◆ Required action
Condense the paragraph of the book review below that begins "Through the voice of the narrator" into a bulleted list that keeps its main facts.

Time on My Hands by Giorgio Vasta
Jonathan Hunt, tr. New York. Faber & Faber. 2013. ISBN 9780865479371
Giorgio Vasta’s Time on My Hands is a yearlong adventure in the footsteps of a young boy in Palermo, Sicily, whose life is dramatically twisted by love, camaraderie, and desire. While the rest of Italy is dealing with the most historically astonishing domestic terrorist attack on the state enacted by the Red Brigades (the kidnapping and subsequent murder of renowned politician Aldo Moro, in 1978), three eleven-year-old Sicilian students enamored with rhetoric and language (they invent an alphabet made up of foolish body signs, named “alphamute”) find themselves at odds with their surroundings and feel the urgency to take action. Realizing that their passion for language sets them apart, the trio—nicknamed Comrade Nimbus, Comrade Flight, and Comrade Radius—concocts increasingly violent plans in emulation of the national terrorists, and their descent into hell becomes unavoidable.
Through the voice of the narrator, Comrade Nimbus, the reader follows the escalation of their belligerence in opposition to the world outside of their tiny militant cell, belligerence that coalesces in the awareness that they are linguistically similar to the Red Brigades combatants: “they speak like us,” Scarmiglia (Comrade Flight) asserts. In a dismal and decaying urban environment, sick, dirty, or barely alive animals (flea-infested dogs, cats, pigeons) scattered hither and thither are the ultimate evidence of the social disaster affecting late 1970s Italy. The wounded animals both symbolize and embody the current tragic human condition, marked by violence, mutilation, apathy, and permanent disease. Without ideological goals to achieve (“the purpose of all this is defeat,” Flight states), their inane endeavor ends in infamy and betrayal.

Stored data

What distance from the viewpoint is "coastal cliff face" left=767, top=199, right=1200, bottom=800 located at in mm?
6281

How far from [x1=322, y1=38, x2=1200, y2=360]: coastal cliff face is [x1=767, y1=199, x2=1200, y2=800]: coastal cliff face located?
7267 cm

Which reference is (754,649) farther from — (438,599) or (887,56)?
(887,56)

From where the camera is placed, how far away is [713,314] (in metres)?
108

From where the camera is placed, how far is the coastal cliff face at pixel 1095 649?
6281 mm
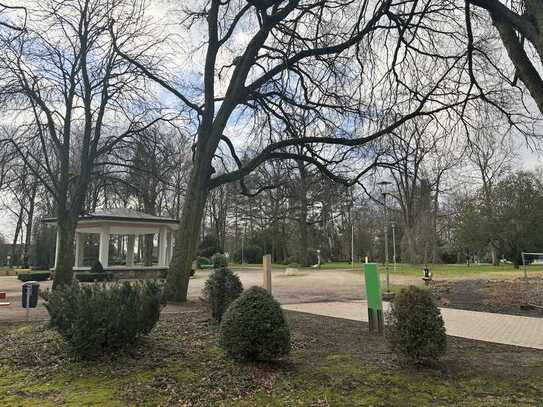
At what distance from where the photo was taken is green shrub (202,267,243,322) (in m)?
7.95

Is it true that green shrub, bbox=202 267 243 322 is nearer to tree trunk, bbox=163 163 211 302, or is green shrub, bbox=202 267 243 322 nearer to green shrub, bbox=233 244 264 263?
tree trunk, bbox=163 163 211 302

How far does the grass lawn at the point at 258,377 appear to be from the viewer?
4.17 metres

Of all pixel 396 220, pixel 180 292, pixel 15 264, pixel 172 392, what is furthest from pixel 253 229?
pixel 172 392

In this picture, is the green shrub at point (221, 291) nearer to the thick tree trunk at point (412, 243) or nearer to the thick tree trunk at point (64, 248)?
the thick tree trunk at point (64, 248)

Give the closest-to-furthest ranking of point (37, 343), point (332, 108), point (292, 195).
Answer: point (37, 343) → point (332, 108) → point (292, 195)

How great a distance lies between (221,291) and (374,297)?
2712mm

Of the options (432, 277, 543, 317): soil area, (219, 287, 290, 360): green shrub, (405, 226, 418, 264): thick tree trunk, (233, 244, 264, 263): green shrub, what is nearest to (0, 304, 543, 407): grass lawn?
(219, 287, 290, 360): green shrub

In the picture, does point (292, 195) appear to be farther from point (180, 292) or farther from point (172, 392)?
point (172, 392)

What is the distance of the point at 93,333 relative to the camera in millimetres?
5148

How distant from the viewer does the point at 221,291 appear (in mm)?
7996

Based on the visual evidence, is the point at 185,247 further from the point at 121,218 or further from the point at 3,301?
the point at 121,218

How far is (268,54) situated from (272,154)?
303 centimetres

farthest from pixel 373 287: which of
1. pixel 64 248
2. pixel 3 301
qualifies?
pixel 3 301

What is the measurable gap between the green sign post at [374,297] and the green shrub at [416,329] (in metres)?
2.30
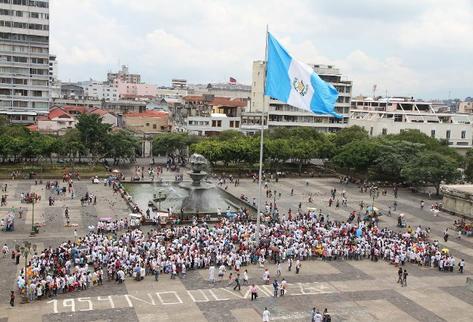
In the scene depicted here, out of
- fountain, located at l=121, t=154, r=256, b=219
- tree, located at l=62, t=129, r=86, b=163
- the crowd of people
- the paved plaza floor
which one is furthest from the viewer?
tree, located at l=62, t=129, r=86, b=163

◆ Task solution
- The narrator, Comrade Nimbus, traces the growing belligerence of the trio toward the world outside their tiny militant cell.
- This belligerence coalesces in their awareness that they speak like the Red Brigades combatants. Scarmiglia (Comrade Flight) asserts, "they speak like us."
- In a dismal, decaying city, sick, dirty, or barely alive animals (flea-infested dogs, cats, pigeons) are the ultimate evidence of the social disaster of late 1970s Italy.
- The wounded animals symbolize and embody the tragic human condition of the time, marked by violence, mutilation, apathy, and permanent disease.
- Having no ideological goals ("the purpose of all this is defeat," Flight states), their endeavor ends in infamy and betrayal.